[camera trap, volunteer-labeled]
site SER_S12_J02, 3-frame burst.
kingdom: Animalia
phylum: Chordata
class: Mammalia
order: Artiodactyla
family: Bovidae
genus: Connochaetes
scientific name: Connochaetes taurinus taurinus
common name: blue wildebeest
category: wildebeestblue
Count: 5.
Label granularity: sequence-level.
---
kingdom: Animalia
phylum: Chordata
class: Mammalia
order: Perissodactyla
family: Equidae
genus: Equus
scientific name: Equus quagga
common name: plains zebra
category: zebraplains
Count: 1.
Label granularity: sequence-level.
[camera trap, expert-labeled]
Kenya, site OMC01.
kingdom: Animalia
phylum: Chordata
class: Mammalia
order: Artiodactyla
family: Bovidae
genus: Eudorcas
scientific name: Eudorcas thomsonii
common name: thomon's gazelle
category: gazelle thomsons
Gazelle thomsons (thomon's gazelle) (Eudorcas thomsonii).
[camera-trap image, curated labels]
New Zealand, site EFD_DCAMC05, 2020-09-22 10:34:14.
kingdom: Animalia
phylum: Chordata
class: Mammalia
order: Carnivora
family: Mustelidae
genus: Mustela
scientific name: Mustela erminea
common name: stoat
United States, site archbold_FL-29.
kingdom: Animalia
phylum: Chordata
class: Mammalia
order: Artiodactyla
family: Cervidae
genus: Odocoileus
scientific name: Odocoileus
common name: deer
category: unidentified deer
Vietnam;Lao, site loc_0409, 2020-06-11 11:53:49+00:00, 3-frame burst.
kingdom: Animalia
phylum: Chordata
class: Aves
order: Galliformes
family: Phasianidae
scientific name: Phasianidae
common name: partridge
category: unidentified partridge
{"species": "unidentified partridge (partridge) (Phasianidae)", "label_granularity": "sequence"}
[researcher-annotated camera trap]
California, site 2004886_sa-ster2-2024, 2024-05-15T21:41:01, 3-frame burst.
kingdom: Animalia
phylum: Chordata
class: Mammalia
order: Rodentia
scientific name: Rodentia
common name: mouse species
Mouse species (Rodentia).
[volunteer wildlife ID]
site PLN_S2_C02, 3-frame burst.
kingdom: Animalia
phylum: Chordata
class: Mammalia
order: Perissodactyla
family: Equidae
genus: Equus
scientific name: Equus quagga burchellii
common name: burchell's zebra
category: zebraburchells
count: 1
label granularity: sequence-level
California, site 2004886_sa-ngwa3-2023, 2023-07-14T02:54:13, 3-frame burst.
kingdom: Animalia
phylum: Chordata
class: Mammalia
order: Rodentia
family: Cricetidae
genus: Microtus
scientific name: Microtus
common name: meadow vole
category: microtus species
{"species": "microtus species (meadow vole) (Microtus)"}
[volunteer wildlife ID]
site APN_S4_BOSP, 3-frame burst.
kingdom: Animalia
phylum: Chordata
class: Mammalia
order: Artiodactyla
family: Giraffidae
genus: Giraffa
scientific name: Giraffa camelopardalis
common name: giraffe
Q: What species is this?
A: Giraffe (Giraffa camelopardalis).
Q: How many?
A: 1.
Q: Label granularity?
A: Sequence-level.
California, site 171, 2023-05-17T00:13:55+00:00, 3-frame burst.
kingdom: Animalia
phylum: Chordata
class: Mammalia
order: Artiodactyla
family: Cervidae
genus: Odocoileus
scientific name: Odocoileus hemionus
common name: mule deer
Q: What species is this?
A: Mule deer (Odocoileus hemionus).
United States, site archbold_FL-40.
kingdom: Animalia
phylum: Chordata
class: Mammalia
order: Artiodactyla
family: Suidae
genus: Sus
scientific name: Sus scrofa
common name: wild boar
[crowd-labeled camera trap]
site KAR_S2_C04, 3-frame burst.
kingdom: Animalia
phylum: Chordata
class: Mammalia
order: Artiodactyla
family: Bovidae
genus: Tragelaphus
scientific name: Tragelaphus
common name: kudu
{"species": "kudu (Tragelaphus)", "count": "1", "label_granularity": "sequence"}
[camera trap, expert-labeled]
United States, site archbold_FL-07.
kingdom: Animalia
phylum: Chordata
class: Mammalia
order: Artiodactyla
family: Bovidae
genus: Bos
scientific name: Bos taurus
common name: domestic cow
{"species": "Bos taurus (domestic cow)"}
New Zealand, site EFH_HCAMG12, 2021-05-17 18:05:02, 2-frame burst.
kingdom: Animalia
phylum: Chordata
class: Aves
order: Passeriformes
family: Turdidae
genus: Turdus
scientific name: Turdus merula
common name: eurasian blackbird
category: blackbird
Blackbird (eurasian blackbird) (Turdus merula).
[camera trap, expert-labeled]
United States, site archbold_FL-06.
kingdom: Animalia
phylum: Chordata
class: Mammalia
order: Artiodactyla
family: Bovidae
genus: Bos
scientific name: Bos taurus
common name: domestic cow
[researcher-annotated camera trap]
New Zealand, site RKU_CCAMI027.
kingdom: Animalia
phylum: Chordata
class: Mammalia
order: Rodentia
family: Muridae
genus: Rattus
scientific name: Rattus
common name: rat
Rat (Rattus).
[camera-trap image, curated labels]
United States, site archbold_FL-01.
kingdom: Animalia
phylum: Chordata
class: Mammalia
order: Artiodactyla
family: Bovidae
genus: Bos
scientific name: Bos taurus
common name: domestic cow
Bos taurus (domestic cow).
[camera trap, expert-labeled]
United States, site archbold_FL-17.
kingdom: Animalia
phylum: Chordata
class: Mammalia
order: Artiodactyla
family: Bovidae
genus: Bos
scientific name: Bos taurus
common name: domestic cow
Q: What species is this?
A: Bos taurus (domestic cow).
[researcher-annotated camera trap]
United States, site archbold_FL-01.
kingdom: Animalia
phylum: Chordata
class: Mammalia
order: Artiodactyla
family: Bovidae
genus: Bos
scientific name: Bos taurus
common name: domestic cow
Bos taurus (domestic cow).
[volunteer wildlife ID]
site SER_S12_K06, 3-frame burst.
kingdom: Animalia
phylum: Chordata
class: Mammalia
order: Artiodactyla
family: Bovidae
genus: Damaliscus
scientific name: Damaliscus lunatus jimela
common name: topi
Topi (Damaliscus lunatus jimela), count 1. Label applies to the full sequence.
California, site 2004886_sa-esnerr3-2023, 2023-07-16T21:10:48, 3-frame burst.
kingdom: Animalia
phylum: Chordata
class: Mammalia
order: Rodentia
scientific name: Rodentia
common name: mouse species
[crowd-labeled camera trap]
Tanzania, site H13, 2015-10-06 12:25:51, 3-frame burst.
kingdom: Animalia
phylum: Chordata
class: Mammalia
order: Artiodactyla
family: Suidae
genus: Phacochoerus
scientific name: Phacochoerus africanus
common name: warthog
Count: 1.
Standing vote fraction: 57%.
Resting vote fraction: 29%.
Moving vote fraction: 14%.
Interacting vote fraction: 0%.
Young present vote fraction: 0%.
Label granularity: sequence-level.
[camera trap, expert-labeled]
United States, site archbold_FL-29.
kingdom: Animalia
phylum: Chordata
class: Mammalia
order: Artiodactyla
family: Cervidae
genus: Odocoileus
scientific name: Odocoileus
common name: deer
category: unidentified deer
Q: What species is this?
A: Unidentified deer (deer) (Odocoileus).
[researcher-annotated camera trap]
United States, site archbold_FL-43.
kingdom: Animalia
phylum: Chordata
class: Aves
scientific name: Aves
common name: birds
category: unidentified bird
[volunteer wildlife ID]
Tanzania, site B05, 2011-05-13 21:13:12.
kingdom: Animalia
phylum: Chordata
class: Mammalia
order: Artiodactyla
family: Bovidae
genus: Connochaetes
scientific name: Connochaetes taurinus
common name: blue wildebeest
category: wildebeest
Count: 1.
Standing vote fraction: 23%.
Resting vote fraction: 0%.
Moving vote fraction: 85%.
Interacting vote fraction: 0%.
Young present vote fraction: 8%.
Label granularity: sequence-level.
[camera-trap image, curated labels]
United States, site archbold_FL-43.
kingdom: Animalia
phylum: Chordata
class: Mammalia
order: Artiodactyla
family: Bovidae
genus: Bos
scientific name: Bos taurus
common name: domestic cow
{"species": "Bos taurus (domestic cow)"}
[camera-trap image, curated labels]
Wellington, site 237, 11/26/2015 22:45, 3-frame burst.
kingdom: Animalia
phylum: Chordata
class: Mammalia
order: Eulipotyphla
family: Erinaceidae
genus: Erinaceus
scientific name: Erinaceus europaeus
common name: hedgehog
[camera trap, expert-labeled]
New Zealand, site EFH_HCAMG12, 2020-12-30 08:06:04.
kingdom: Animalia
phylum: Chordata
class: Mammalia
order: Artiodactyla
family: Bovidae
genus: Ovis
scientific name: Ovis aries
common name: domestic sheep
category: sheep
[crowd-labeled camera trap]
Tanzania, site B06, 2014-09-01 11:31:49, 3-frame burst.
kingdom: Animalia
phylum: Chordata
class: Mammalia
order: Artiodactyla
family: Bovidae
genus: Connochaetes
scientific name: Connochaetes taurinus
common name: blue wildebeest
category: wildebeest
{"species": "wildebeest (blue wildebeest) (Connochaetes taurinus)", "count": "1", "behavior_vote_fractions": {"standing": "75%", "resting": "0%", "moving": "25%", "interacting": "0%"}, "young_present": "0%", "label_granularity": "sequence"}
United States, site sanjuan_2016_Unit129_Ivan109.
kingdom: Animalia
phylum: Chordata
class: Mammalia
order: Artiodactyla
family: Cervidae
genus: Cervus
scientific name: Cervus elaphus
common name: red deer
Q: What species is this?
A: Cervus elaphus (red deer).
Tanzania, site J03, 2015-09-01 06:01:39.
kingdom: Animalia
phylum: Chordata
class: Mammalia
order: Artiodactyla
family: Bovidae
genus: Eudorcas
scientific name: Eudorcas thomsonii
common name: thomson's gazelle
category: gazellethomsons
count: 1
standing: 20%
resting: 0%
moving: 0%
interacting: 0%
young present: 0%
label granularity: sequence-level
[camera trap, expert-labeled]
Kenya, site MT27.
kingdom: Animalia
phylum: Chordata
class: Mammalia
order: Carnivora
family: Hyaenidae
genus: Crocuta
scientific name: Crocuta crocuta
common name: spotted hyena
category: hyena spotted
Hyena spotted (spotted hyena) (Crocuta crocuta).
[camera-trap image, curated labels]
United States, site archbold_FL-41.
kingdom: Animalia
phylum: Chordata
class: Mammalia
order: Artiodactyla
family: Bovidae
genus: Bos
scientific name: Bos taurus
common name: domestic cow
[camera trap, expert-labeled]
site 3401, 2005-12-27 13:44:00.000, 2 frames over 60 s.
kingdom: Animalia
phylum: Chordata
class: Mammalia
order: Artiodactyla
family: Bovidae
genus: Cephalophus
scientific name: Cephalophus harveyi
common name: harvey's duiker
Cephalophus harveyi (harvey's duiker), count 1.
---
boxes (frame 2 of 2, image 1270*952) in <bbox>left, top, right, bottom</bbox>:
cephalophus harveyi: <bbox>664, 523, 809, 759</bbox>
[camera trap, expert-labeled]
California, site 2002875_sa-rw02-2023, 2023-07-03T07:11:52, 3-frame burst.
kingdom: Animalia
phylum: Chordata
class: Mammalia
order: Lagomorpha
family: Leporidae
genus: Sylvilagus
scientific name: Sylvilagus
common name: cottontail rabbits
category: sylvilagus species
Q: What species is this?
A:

Assigned task ▸ In the listing above, locate the line containing "genus: Mustela" and the line containing "Vietnam;Lao, site loc_0409, 2020-06-11". Extract those two lines and every line between them, exactly as written, and only those.

Expected answer ▸
genus: Mustela
scientific name: Mustela erminea
common name: stoat
United States, site archbold_FL-29.
kingdom: Animalia
phylum: Chordata
class: Mammalia
order: Artiodactyla
family: Cervidae
genus: Odocoileus
scientific name: Odocoileus
common name: deer
category: unidentified deer
Vietnam;Lao, site loc_0409, 2020-06-11 11:53:49+00:00, 3-frame burst.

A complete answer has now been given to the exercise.